Analysts routinely ask vendors to provide dozens of client references to validate their success--don't be afraid to demand the same of the analysts.
Consider advice as seriously as you would any other line item on your CRM project. "Analysts are not cheap. Even though the price is coming down, you are still paying good money for an informed opinion," Creese says.
While some analyst firms interact most often with CIOs, today many analysts increasingly are meeting with end users' CRM strategists on the business side. "We're focusing on line-of-business vice presidents--not necessarily the people setting the corporate strategy, but they're the people who have to get things done, [like] go in and fix the call center," Selland says.

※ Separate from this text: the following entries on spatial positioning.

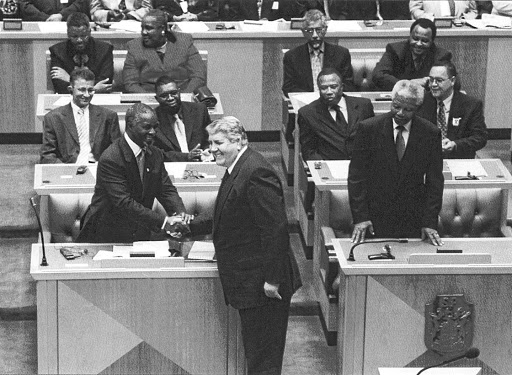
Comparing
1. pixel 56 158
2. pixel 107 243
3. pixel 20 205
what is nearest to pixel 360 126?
pixel 107 243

Analysts never promise to single-handedly fix a company's customer strategy, provide a single bullet-point item to ensure a perfect transition to CRM business practices, or guarantee the future. But most of the CRM industry's voices have a number of years backing their words, and take their responsibilities seriously. "Being an analyst is a chance to share what you know and give back, in a broader context than you can [by] working for any one vendor or user company," Kinikin says. That's the nice version, anyway. More candidly, she says, "We're the manure filters for the industry."
Contact Executive Editor Jason Compton at jcompton@destinationCRM.com
Guns for Hire?
Ask any analyst about her relationship with a vendor and you will likely hear about a strictly arm's-length arrangement. Dig deeper and you might hear her lament what she sees as a misconception that analysts are an "extension of the marketing arm" of business technology providers. "When a vendor says, 'We need some visibility, would you write a research note [about us]?', I say, 'No,'" says Liz Roche, CRM practice lead at META Group.

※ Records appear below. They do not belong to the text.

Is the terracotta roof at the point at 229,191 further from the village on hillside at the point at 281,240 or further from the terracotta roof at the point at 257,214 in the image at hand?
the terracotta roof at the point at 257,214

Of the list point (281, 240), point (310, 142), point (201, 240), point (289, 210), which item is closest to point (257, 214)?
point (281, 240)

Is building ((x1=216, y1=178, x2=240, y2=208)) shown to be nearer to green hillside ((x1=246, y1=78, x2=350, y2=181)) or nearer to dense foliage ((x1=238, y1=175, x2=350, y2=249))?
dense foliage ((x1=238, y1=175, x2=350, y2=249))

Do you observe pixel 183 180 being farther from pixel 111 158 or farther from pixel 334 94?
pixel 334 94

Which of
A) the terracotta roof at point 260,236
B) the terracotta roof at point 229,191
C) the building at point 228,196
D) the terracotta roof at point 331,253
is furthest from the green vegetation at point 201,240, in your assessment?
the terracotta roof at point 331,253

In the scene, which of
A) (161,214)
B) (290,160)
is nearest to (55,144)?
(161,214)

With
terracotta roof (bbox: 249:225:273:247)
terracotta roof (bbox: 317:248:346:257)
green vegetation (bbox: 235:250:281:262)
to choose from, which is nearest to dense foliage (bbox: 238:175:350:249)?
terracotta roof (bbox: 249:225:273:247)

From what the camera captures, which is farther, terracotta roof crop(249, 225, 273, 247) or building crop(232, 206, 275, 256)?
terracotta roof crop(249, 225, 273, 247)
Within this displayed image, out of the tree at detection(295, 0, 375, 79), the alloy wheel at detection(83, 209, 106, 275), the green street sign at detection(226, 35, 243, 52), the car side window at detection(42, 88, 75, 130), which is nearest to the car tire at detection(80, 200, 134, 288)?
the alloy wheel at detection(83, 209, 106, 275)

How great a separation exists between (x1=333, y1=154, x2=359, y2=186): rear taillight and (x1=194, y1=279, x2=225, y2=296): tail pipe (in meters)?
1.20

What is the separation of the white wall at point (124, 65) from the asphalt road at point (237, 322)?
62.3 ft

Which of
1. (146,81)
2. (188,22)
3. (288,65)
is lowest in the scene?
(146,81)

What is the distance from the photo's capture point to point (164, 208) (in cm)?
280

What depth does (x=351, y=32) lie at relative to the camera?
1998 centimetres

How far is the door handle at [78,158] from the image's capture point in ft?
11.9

Last year Aberdeen Group replaced its chief executive and a number of its analysts. New CEO Jamie Bedard has since regularly denounced what he says was the "white paper for hire" culture at the firm, where vendors could commission reports on a proposed topic that would then either be available to the vendor for redistribution or resold on to the research client base. "Too much of the money has come from the vendors, and we are 1,000 percent focused on changing that," says Chris Selland, vice president of sell-side research.
Despite Aberdeen's strong language, some analysts from other firms still say they write commissioned white papers to appear under the vendor's brand as a matter of course. And even those analysts who say they have no part of vendor-guided research readily acknowledge that user inquiries provide major influence over their research direction, meaning that vendors can still use marketing messages to prod analysts into tracking their pet projects.
Vendor/analyst influence can also be more subtle and difficult to detect. Nothing prevents a technology vendor from taking a financial position in an analyst firm, and such relationships could be difficult to uncover in a publicly traded analyst organization and virtually impossible to discover in a privately owned group.
So potential clients of analyst insight and services should be aware that they are ultimately dealing with organizations that may have complex business relationships. Buyer beware. --J.C.